States may find a way to limit gerrymandering, but I am not optimistic. It must be done using State constitutions, not the federal one, since the US Supreme Court has called gerrymandering an unfortunate but inevitable fact of electoral life (my words). The move to create new or additional review mechanisms to certify an election is troubling, and might provoke a constitutional challenge if implemented. Oddly enough, some state legislatures once appointed their own choice of federal electors, regardless of the votes cast, in effect treating the vote as a popularity contest. However, once a state commits to using an election to determine slates of Presidential electors, it would be legally dubious to somehow ignore the results and select other electors. And the US House of Representatives need not accept them (another thing which already happened).
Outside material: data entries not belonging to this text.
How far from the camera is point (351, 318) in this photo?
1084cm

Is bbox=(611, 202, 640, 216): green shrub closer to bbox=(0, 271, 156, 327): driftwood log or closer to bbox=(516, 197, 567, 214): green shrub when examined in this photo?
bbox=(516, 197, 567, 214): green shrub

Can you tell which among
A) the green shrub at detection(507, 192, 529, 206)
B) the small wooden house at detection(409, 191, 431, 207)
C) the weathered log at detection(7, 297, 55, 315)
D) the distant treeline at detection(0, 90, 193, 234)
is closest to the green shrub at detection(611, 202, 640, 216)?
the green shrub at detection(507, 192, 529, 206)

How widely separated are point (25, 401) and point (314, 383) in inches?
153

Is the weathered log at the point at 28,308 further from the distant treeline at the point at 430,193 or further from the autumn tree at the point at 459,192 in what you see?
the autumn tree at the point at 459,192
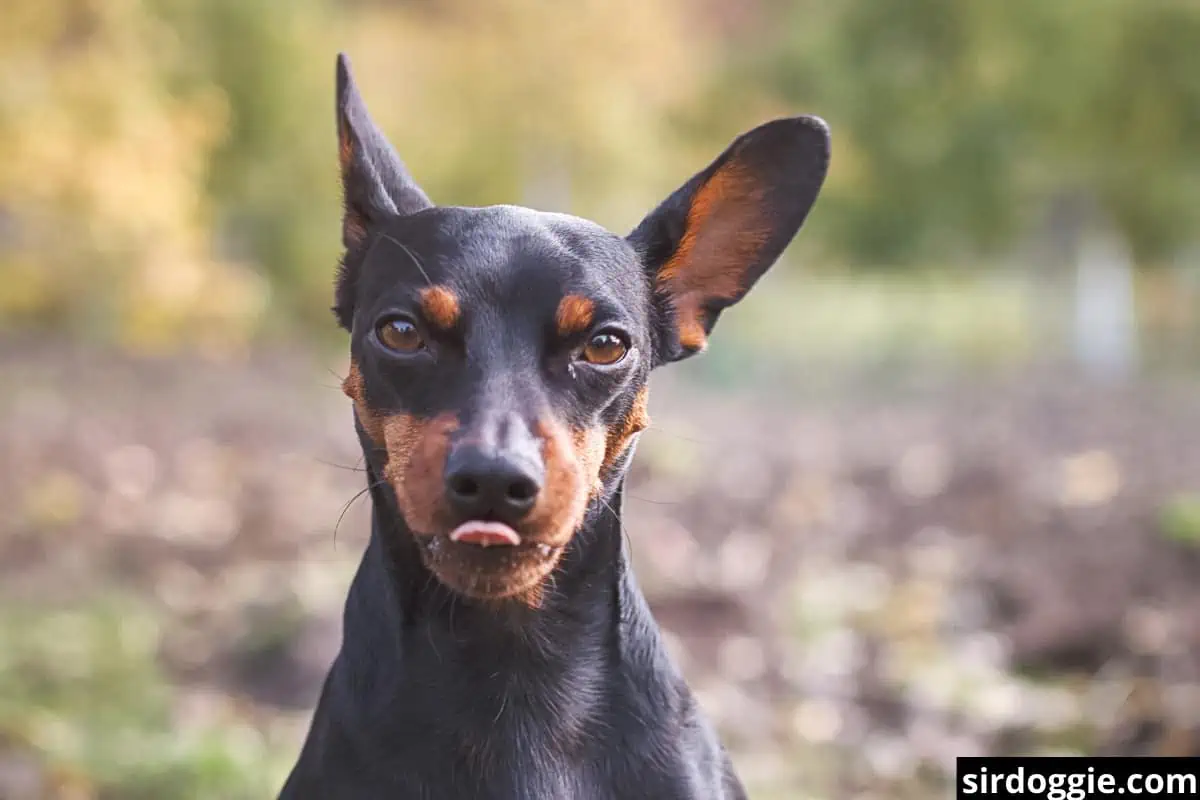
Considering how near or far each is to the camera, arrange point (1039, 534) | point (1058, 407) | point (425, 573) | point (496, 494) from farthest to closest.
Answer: point (1058, 407) → point (1039, 534) → point (425, 573) → point (496, 494)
Finally, there are those who claim that since there is no widespread evidence of voting fraud, there is no reason for new or additional restrictions on voting. Those holding this view are guilty of the magic amulet fallacy (“See this magic amulet; it keeps away tigers.” “I don’t believe it.” “You don’t see any tigers, do you? It must be working!”). Voter fraud has always been an issue, and it was one mitigated by increasing identification and verification processes. If the states wish to move toward more options for voting (early, absentee, online, whatever) they need to enact more and better processes to prevent voting fraud, which will occur. One need not be an alarmist or a racist or a partisan, just familiar with history and technology, to see why.
In summary, Republicans are attempting to suppress Democratic votes, and vice versa. The fact that one side seems more successful (in passing new rules) is not a moral judgment. More importantly, there is no evidence the changes make the difference that is (privately) believed by the Republicans or publicly-decried by the Democrats! That fifty-state experiment in 2020 showed that the increases in voting, and the partisan shifts, were the same in blue and red states and in states with fewer/more restrictions. The 2020 federal election was legitimate, as was the 2016 one. All that changed is when people voted: Democrats before the election, Republicans on election day.
Most importantly, don’t question the legitimacy of the election process, and remember to vote!